The European Union declined the endorsement of a novel Alzheimer's medication.

In a significant decision, the European Medicines Agency (EMA) has refused to approve the use of the drug Aduhelm for treating Alzheimer's disease. This decision comes after more than three thousand patients with early-stage Alzheimer's disease participated in trials for the drug.

The trials, which involved patients with early-stage Alzheimer's disease, saw some participants taking Aduhelm for 20 months, while others were given a placebo. The drug was approved in the USA this summer, making it the first new Alzheimer's drug in 20 years.

However, the benefits of Aduhelm do not outweigh its risks according to the EMA. The agency's decision is based on two lengthy studies, which showed inconsistent results and did not indicate that the drug is sufficiently safe or effective in treating adults with early-stage Alzheimer's disease.

The EMA's statement also noted that some brain scans of patients who took Aduhelm showed signs of swelling or bleeding. These findings raised concerns about the drug's safety.

The World Health Organization (WHO) has also highlighted the need for improved care for people with dementia, including those with Alzheimer's disease.
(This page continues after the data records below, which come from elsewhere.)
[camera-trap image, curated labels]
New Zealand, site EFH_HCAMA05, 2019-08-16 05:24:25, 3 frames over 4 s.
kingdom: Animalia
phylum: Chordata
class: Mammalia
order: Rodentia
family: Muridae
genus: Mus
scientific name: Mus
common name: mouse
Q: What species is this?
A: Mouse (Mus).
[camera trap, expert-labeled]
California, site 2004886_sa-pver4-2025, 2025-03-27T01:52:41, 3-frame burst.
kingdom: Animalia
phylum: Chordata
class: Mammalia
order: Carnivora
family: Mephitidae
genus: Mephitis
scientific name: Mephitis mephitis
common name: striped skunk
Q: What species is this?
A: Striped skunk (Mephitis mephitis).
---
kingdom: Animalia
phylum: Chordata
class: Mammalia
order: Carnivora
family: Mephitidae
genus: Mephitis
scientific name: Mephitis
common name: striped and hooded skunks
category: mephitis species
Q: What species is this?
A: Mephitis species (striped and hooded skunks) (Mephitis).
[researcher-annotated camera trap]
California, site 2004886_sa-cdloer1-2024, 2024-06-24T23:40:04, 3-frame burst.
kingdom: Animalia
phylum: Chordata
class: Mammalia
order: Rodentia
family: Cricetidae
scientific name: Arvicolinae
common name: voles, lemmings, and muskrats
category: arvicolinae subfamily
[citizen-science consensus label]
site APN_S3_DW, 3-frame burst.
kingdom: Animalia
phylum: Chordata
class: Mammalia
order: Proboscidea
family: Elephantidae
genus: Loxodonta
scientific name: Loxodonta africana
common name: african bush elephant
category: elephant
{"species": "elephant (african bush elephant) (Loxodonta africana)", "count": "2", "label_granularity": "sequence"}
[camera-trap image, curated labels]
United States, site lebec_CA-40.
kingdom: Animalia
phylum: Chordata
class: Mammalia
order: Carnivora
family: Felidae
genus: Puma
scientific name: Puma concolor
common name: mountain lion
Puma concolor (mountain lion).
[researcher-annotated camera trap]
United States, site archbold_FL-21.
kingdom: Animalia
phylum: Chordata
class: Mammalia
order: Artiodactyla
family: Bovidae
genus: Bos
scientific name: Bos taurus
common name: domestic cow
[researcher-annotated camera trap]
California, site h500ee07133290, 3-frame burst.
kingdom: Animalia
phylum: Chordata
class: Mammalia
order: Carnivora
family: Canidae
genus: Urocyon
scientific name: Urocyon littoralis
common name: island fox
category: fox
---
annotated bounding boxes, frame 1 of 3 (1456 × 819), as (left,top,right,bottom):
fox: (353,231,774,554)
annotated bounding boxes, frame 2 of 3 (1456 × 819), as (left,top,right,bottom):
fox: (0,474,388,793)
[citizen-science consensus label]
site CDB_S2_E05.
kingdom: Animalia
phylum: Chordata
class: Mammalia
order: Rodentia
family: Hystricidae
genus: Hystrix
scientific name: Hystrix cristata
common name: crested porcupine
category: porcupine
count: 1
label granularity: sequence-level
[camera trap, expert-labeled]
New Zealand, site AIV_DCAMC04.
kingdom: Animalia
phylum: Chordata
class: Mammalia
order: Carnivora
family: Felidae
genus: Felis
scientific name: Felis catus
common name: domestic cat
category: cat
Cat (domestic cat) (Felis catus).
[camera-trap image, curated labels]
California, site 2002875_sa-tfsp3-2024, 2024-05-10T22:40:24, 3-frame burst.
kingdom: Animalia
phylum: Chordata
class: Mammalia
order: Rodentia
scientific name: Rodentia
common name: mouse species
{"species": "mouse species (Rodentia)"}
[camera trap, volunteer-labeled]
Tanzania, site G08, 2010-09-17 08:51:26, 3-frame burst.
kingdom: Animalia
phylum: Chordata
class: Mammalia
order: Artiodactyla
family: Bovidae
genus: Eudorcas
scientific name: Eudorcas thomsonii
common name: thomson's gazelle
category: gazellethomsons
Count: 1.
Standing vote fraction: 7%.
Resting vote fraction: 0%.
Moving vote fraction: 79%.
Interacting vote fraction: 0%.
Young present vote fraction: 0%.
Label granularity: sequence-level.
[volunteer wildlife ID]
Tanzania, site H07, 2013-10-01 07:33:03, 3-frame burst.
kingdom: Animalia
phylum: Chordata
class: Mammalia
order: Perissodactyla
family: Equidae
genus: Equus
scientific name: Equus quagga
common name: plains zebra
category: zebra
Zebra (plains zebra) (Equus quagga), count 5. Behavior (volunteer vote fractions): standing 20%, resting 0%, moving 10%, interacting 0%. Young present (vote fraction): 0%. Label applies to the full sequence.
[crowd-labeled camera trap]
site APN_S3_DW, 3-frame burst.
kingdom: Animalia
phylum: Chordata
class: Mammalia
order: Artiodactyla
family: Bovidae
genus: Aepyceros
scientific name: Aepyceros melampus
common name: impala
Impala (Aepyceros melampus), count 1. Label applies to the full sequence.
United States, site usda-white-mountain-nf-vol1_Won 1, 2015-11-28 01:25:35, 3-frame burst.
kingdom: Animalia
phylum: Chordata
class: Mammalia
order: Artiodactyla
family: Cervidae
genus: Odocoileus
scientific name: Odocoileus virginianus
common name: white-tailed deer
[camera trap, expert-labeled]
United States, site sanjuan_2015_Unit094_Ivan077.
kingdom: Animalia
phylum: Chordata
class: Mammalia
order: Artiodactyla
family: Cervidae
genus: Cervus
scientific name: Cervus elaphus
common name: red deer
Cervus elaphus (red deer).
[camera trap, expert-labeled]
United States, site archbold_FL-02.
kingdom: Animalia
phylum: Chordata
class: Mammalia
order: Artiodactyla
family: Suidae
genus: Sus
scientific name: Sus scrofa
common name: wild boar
The global community is not currently providing adequate care for this growing population.

In response to the EMA's decision, the manufacturer of Aduhelm, Biogen, has likely announced plans to protest the rejection within the next two weeks. The company may also choose to appeal the decision, aiming to bring the new treatment to European patients with Alzheimer's disease.

This decision by the EMA is a setback for the Alzheimer's community, but it underscores the importance of thorough and rigorous testing to ensure the safety and efficacy of new treatments. As research continues, hope remains for finding effective and safe treatments for Alzheimer's disease.